Begin RECORDS SUPPLIED
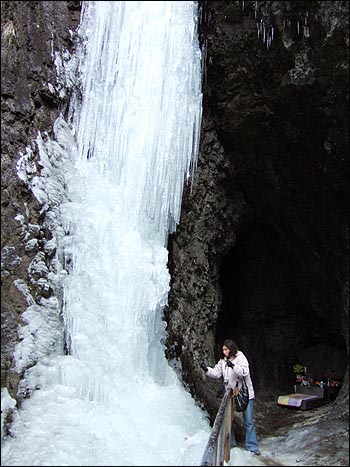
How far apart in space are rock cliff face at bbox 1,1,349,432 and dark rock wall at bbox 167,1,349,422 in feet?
0.07

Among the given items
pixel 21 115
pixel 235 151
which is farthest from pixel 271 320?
End RECORDS SUPPLIED
WRITTEN PROBLEM: Convert the lines above into a Markdown table with two columns, Row and Line. Number the rows, and leave out blank lines and pictures.

FULL OUTPUT:
| Row | Line |
|---|---|
| 1 | How far apart in space are rock cliff face at bbox 1,1,349,432 and dark rock wall at bbox 167,1,349,422 in feet? |
| 2 | 0.07 |
| 3 | Among the given items |
| 4 | pixel 21 115 |
| 5 | pixel 235 151 |
| 6 | which is farthest from pixel 271 320? |